INFORMATION PROVIDED
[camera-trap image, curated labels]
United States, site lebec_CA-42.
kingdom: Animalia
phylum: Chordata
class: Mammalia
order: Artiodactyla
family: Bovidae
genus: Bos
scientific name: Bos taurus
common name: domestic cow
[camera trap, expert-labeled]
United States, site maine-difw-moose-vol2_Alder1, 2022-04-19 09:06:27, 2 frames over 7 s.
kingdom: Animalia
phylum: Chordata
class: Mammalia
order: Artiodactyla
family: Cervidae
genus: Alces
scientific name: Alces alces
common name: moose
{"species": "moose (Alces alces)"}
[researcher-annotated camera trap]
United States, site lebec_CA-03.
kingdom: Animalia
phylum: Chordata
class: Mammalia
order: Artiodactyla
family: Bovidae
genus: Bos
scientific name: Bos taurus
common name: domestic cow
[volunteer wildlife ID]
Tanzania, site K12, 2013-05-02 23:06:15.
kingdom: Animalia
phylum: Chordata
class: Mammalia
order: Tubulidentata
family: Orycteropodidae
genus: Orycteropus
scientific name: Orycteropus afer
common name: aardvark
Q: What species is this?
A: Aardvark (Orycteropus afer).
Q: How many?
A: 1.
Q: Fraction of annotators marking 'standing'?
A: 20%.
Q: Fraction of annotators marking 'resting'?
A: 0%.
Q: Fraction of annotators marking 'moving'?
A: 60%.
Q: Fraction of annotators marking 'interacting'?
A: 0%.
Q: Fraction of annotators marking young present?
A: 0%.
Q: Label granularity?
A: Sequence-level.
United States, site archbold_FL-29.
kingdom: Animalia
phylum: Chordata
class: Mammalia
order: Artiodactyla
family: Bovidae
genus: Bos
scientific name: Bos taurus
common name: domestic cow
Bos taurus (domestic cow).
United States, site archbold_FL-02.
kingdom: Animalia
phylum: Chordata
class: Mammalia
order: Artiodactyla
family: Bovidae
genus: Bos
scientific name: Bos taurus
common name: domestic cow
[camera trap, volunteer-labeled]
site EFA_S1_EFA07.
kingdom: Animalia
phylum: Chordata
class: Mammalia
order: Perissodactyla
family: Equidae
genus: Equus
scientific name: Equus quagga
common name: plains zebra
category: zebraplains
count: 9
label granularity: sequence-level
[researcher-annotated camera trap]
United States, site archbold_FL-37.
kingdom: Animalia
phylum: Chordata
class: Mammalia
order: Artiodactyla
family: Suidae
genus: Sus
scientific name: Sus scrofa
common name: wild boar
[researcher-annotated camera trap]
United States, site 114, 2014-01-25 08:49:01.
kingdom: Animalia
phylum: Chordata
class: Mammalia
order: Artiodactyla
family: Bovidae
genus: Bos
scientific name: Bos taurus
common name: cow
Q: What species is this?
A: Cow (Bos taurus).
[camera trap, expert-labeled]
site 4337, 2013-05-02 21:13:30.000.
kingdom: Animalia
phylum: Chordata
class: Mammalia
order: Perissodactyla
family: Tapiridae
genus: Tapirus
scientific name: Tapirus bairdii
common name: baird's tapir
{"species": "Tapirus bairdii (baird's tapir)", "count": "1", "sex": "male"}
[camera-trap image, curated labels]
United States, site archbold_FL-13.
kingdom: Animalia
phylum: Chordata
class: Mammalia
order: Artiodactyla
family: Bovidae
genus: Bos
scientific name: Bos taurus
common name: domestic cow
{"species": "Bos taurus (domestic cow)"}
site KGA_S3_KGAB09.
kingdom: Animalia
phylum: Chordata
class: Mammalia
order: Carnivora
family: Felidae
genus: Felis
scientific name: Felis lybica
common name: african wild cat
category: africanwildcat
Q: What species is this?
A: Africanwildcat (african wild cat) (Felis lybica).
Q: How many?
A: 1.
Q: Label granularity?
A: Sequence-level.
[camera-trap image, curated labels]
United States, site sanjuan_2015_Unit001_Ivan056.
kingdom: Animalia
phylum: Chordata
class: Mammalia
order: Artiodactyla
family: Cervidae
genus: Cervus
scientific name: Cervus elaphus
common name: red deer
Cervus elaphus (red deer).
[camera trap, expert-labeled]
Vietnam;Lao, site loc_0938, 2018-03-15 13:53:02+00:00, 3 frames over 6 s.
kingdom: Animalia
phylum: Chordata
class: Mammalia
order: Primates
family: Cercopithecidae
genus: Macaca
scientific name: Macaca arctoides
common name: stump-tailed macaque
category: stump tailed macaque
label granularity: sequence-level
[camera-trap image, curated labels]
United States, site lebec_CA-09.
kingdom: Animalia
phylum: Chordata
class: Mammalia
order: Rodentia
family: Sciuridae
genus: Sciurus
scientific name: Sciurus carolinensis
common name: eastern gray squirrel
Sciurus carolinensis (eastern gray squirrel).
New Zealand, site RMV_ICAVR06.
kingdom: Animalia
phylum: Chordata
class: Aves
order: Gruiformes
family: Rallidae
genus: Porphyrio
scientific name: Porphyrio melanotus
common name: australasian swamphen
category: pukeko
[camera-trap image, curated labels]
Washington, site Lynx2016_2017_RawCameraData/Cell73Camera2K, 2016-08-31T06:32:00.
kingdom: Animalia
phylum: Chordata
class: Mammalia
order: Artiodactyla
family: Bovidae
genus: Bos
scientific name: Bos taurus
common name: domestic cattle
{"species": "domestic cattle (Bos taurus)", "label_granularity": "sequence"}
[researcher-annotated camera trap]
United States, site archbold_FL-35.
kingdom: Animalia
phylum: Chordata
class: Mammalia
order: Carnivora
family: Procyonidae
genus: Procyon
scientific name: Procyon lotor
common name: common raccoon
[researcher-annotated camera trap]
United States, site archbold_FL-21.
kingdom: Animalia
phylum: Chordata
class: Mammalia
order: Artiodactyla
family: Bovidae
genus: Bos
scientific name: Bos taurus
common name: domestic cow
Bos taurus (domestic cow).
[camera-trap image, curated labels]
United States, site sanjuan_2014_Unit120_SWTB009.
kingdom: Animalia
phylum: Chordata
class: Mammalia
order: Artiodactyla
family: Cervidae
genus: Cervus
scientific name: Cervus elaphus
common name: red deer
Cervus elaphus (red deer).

EXERCISE
Without omission, return all of the records exactly as given.

TASK RESPONSE
[camera-trap image, curated labels]
United States, site lebec_CA-42.
kingdom: Animalia
phylum: Chordata
class: Mammalia
order: Artiodactyla
family: Bovidae
genus: Bos
scientific name: Bos taurus
common name: domestic cow
[camera trap, expert-labeled]
United States, site maine-difw-moose-vol2_Alder1, 2022-04-19 09:06:27, 2 frames over 7 s.
kingdom: Animalia
phylum: Chordata
class: Mammalia
order: Artiodactyla
family: Cervidae
genus: Alces
scientific name: Alces alces
common name: moose
{"species": "moose (Alces alces)"}
[researcher-annotated camera trap]
United States, site lebec_CA-03.
kingdom: Animalia
phylum: Chordata
class: Mammalia
order: Artiodactyla
family: Bovidae
genus: Bos
scientific name: Bos taurus
common name: domestic cow
[volunteer wildlife ID]
Tanzania, site K12, 2013-05-02 23:06:15.
kingdom: Animalia
phylum: Chordata
class: Mammalia
order: Tubulidentata
family: Orycteropodidae
genus: Orycteropus
scientific name: Orycteropus afer
common name: aardvark
Q: What species is this?
A: Aardvark (Orycteropus afer).
Q: How many?
A: 1.
Q: Fraction of annotators marking 'standing'?
A: 20%.
Q: Fraction of annotators marking 'resting'?
A: 0%.
Q: Fraction of annotators marking 'moving'?
A: 60%.
Q: Fraction of annotators marking 'interacting'?
A: 0%.
Q: Fraction of annotators marking young present?
A: 0%.
Q: Label granularity?
A: Sequence-level.
United States, site archbold_FL-29.
kingdom: Animalia
phylum: Chordata
class: Mammalia
order: Artiodactyla
family: Bovidae
genus: Bos
scientific name: Bos taurus
common name: domestic cow
Bos taurus (domestic cow).
United States, site archbold_FL-02.
kingdom: Animalia
phylum: Chordata
class: Mammalia
order: Artiodactyla
family: Bovidae
genus: Bos
scientific name: Bos taurus
common name: domestic cow
[camera trap, volunteer-labeled]
site EFA_S1_EFA07.
kingdom: Animalia
phylum: Chordata
class: Mammalia
order: Perissodactyla
family: Equidae
genus: Equus
scientific name: Equus quagga
common name: plains zebra
category: zebraplains
count: 9
label granularity: sequence-level
[researcher-annotated camera trap]
United States, site archbold_FL-37.
kingdom: Animalia
phylum: Chordata
class: Mammalia
order: Artiodactyla
family: Suidae
genus: Sus
scientific name: Sus scrofa
common name: wild boar
[researcher-annotated camera trap]
United States, site 114, 2014-01-25 08:49:01.
kingdom: Animalia
phylum: Chordata
class: Mammalia
order: Artiodactyla
family: Bovidae
genus: Bos
scientific name: Bos taurus
common name: cow
Q: What species is this?
A: Cow (Bos taurus).
[camera trap, expert-labeled]
site 4337, 2013-05-02 21:13:30.000.
kingdom: Animalia
phylum: Chordata
class: Mammalia
order: Perissodactyla
family: Tapiridae
genus: Tapirus
scientific name: Tapirus bairdii
common name: baird's tapir
{"species": "Tapirus bairdii (baird's tapir)", "count": "1", "sex": "male"}
[camera-trap image, curated labels]
United States, site archbold_FL-13.
kingdom: Animalia
phylum: Chordata
class: Mammalia
order: Artiodactyla
family: Bovidae
genus: Bos
scientific name: Bos taurus
common name: domestic cow
{"species": "Bos taurus (domestic cow)"}
site KGA_S3_KGAB09.
kingdom: Animalia
phylum: Chordata
class: Mammalia
order: Carnivora
family: Felidae
genus: Felis
scientific name: Felis lybica
common name: african wild cat
category: africanwildcat
Q: What species is this?
A: Africanwildcat (african wild cat) (Felis lybica).
Q: How many?
A: 1.
Q: Label granularity?
A: Sequence-level.
[camera-trap image, curated labels]
United States, site sanjuan_2015_Unit001_Ivan056.
kingdom: Animalia
phylum: Chordata
class: Mammalia
order: Artiodactyla
family: Cervidae
genus: Cervus
scientific name: Cervus elaphus
common name: red deer
Cervus elaphus (red deer).
[camera trap, expert-labeled]
Vietnam;Lao, site loc_0938, 2018-03-15 13:53:02+00:00, 3 frames over 6 s.
kingdom: Animalia
phylum: Chordata
class: Mammalia
order: Primates
family: Cercopithecidae
genus: Macaca
scientific name: Macaca arctoides
common name: stump-tailed macaque
category: stump tailed macaque
label granularity: sequence-level
[camera-trap image, curated labels]
United States, site lebec_CA-09.
kingdom: Animalia
phylum: Chordata
class: Mammalia
order: Rodentia
family: Sciuridae
genus: Sciurus
scientific name: Sciurus carolinensis
common name: eastern gray squirrel
Sciurus carolinensis (eastern gray squirrel).
New Zealand, site RMV_ICAVR06.
kingdom: Animalia
phylum: Chordata
class: Aves
order: Gruiformes
family: Rallidae
genus: Porphyrio
scientific name: Porphyrio melanotus
common name: australasian swamphen
category: pukeko
[camera-trap image, curated labels]
Washington, site Lynx2016_2017_RawCameraData/Cell73Camera2K, 2016-08-31T06:32:00.
kingdom: Animalia
phylum: Chordata
class: Mammalia
order: Artiodactyla
family: Bovidae
genus: Bos
scientific name: Bos taurus
common name: domestic cattle
{"species": "domestic cattle (Bos taurus)", "label_granularity": "sequence"}
[researcher-annotated camera trap]
United States, site archbold_FL-35.
kingdom: Animalia
phylum: Chordata
class: Mammalia
order: Carnivora
family: Procyonidae
genus: Procyon
scientific name: Procyon lotor
common name: common raccoon
[researcher-annotated camera trap]
United States, site archbold_FL-21.
kingdom: Animalia
phylum: Chordata
class: Mammalia
order: Artiodactyla
family: Bovidae
genus: Bos
scientific name: Bos taurus
common name: domestic cow
Bos taurus (domestic cow).
[camera-trap image, curated labels]
United States, site sanjuan_2014_Unit120_SWTB009.
kingdom: Animalia
phylum: Chordata
class: Mammalia
order: Artiodactyla
family: Cervidae
genus: Cervus
scientific name: Cervus elaphus
common name: red deer
Cervus elaphus (red deer).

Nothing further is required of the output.